= Darian Forbes =

Darian Forbes (born 3 May 1984) is a sprinter from Turks and Caicos Islands who specializes in the 200 metres.

==Early life==
Grew up in Grand Turk, Turks and Caicos Islands. He became the top sprinter throughout Inter-High, Inter-School, Annual Relays Competitions, competing for the H.J. Robinson High School.

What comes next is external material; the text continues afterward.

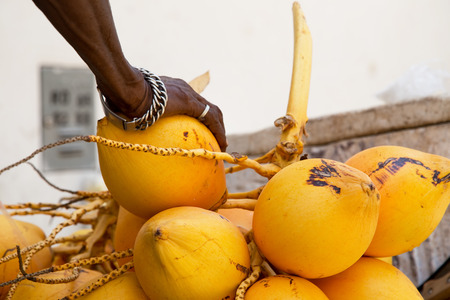 vendor: street vendor hand on his fresh produce Stock Photo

After graduating he went to college to further his athletic passion.

==Athletic career==
He participated at the 2002 World Junior Championships, the 2003 World Championships and the 2006 Commonwealth Games.

His personal best times:

(Outdoor)
100m - 10.46 seconds on 15 May 2005 in St. Charles, Missouri;
200m - 21.05 seconds on 8 July 2006 in Santo Domingo

(Indoor)
60m - 6.97 seconds on 6 February 2004 in Warrensburg, MO;
200m - 21.86 seconds on 10 March 2006 in Roxbury, MA;
400m - 50.12 seconds on 3 February 2006 in Bloomington, IN

== Personal life ==
Darian Forbes teaches as a sports teacher at the Enid Capron Primary School.
Darian Forbes is now a Facility Manager at the TCI Sports Commission.